How can we clear the space for civilian democracy to embed itself?
There are two streams of critical opinion about the current democratic crisis. The first is that the establishment is habitually crushing all forms of democratic dissent and has selected the PTI to revoke the charter of democracy. The other view is that civil society has failed to resist the shrinking of democracy in Pakistan. Apart from a governmental purge of NGO projects, activist groups are also split by the widest generational gap than ever before.
Both views are accurate but how did we get to this point and can resistance politics for democratic ends be revived?
The military’s use of religious meddlers as proxies is historic. Recently, this axis has shifted from foreign policy to a domestic tactic and taken the form of engineered dharnas led by Tahirul Qadri against the PPP government, and staged by Imran Khan and Khadim Rizvi against the PML-N government. PTI chose to ignore the script of this military-mullah plan in which they will be the next confirmed target.
Meanwhile, the corruption narrative against the opposition parties is a tiresome deflection from the obvious confusion, contradictions, hypocrisy and fake news promoted by the PTI leadership. The overall dumbing down of political discourse is clear when economic misinformation, tried and failed poverty alleviation policies, and back-tracking on human rights issues are reinterpreted by Imran Khan’s worshippers as ‘original’ and moral virtues.
The PTI apologists suffer from the ‘it’s my perception and therefore, my fact’ syndrome. Some even claim that we are already post corruption because they got upgraded for free on a PIA flight since business class privileges have been revoked for government officials. Such illogic confirms how the post-factual works, just like in Trump’s America. These decoys help the establishment that is invested in pitting civilian versus civilian in order to undermine democratic politics. The PTI cannot grasp the importance of rising above their vengeance mania and getting on the same page with parliamentary parties, not the judiciary or military.

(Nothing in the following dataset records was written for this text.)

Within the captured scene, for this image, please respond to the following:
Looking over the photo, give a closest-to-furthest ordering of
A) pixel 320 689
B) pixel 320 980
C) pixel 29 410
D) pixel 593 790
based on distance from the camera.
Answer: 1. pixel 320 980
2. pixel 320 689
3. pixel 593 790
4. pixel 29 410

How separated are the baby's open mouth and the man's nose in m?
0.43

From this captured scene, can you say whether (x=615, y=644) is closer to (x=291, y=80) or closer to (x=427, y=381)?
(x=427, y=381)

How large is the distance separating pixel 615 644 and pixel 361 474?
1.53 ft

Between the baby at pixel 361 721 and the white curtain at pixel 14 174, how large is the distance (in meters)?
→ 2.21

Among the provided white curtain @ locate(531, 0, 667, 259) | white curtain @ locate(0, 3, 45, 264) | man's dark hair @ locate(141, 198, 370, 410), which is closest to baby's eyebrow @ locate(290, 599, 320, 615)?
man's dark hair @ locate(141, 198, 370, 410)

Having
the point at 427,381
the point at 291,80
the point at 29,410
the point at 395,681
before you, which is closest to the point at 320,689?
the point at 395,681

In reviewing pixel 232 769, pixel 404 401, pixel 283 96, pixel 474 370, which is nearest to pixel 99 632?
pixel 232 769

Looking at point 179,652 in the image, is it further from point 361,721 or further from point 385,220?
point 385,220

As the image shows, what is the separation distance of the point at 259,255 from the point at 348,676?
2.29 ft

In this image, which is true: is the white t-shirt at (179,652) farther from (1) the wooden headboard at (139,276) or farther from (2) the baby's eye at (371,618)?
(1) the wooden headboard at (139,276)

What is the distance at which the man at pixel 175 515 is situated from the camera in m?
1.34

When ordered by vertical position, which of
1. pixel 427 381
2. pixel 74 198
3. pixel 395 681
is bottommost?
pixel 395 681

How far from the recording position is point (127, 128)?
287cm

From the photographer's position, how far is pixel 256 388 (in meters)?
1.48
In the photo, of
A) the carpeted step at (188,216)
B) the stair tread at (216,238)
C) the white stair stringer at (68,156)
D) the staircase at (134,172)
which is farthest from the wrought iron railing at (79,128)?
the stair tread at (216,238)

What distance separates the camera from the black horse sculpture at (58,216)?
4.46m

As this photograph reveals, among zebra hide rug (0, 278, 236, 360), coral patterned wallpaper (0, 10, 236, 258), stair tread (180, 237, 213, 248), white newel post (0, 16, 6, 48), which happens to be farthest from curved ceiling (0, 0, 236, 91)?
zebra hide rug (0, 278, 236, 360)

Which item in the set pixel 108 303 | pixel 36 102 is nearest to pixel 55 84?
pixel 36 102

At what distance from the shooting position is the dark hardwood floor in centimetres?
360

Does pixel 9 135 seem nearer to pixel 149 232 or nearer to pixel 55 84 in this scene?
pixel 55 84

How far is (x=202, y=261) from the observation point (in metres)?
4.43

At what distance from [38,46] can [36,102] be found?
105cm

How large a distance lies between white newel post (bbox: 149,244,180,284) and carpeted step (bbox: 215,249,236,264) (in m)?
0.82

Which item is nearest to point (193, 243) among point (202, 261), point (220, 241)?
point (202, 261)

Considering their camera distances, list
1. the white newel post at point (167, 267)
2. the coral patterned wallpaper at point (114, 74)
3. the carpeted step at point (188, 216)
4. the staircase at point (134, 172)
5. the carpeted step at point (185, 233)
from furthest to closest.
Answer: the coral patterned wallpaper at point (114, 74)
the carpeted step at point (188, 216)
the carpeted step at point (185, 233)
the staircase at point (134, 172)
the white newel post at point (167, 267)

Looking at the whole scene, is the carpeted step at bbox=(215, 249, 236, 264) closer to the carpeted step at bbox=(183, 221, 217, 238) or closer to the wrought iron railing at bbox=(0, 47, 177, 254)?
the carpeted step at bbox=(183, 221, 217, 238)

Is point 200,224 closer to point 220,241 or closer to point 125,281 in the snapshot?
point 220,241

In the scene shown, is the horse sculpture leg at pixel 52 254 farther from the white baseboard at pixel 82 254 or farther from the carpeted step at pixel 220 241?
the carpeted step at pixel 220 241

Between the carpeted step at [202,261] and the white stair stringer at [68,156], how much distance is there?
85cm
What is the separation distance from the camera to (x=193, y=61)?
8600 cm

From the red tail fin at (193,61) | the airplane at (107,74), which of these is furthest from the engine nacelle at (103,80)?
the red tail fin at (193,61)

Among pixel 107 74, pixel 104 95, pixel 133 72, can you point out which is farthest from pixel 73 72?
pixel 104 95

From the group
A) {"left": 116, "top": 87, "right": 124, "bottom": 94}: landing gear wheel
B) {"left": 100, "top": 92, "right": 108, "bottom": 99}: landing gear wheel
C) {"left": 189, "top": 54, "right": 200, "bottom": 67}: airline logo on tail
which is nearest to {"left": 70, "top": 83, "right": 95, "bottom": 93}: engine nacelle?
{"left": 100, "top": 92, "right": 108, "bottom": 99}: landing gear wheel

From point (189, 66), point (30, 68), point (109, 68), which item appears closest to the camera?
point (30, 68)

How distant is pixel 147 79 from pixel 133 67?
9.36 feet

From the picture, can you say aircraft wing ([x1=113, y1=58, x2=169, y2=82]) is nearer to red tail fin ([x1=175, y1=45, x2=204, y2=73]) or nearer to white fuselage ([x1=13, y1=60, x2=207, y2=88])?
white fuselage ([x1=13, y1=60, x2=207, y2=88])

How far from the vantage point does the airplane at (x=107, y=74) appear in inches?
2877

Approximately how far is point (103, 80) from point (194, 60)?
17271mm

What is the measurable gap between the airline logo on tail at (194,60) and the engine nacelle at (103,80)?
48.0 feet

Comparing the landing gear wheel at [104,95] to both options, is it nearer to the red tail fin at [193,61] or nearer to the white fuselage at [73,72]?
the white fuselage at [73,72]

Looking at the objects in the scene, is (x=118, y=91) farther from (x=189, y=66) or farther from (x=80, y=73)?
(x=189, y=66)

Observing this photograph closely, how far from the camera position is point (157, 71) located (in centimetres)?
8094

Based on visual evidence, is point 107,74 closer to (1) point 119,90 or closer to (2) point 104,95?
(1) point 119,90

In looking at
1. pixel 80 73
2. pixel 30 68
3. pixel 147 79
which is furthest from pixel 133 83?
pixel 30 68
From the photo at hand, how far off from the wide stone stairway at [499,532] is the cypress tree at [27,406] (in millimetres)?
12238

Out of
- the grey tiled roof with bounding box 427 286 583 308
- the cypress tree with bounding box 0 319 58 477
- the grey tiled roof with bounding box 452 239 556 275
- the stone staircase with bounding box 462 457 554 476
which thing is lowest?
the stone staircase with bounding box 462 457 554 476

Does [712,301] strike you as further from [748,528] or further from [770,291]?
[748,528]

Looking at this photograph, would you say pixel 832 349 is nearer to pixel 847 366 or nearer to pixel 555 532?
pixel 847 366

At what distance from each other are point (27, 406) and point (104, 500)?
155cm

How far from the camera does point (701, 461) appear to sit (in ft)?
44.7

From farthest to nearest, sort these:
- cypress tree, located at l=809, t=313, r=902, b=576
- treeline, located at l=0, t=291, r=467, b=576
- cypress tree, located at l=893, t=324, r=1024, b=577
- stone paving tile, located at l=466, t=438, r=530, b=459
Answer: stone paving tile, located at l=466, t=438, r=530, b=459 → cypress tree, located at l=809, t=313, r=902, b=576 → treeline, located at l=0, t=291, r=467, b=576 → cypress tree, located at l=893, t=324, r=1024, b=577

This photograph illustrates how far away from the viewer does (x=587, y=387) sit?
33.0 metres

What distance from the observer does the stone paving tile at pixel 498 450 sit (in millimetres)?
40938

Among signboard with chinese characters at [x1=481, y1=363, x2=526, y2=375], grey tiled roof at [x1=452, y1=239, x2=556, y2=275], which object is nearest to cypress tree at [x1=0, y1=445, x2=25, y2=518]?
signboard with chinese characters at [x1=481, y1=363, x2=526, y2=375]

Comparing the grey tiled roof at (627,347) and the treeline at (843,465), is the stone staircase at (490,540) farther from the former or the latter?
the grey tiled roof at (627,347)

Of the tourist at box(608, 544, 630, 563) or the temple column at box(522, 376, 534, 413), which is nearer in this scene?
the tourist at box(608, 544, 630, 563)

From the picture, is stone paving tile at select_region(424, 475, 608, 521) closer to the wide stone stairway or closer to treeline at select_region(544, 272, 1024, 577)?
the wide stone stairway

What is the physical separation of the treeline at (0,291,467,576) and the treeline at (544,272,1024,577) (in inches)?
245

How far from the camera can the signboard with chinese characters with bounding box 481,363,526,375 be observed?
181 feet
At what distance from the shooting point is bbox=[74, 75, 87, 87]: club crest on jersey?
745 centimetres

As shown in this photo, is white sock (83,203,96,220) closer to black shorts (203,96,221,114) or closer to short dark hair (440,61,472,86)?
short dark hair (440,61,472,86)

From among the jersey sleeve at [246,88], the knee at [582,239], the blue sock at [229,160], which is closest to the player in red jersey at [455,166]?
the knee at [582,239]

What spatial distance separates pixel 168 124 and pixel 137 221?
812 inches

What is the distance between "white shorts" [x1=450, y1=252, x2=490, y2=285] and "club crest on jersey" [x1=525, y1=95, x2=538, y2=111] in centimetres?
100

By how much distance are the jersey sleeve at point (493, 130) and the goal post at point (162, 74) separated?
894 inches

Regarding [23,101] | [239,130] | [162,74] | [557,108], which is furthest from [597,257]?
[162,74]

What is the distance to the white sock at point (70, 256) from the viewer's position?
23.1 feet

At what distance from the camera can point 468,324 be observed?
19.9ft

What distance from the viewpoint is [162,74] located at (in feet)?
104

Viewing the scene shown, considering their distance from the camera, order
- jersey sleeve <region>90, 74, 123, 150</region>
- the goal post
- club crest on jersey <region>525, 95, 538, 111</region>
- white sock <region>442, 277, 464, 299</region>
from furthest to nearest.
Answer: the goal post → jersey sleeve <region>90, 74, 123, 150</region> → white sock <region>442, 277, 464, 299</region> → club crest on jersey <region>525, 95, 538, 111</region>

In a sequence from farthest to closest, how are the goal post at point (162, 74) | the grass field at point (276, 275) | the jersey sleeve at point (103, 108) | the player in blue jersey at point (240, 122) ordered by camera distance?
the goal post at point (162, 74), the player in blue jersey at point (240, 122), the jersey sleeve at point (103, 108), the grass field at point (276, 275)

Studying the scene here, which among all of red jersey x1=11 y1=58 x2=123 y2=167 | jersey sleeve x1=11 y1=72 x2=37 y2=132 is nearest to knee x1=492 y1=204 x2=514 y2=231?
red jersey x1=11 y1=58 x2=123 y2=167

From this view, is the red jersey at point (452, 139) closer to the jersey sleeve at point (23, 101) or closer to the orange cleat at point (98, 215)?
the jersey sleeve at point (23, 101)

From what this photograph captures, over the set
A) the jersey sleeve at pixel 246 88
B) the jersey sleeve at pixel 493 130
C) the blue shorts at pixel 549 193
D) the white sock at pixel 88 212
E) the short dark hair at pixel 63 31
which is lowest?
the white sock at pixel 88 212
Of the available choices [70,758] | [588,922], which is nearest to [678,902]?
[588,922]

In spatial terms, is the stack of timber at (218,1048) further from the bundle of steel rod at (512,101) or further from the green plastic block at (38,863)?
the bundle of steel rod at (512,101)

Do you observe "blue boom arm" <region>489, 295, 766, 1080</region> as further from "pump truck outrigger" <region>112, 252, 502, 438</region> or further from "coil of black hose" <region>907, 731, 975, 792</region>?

In Gen Musharraf’s time, resistance was stifled because progressives and conservatives were enabling rather than opposing the military rule. Progressive groups were busy accusing each other of being pro-drone, state and military supporters or mocking the redundant left’s covert romance with the Taliban. Even the one nationwide mass resistance of the Lawyer’s Movement became subject to suspicion and cooptation. By the time Musharraf was extracted, activists became increasingly fragmented and dependent on social media and lost all influence over street political resistance.
In the post-Musharraf democratic interregnum, many of Gen Zia’s children channeled their activism into paid consultancies, the private media, or into a new profession called ‘the moderator’. The culture of resistance further eroded as literature and sponsored ‘festivals’ became narrow off-site stages for performing counter-cultural activism. The irony of this is lost, even as satire has become this generation’s favoured tool on the path of least resistance.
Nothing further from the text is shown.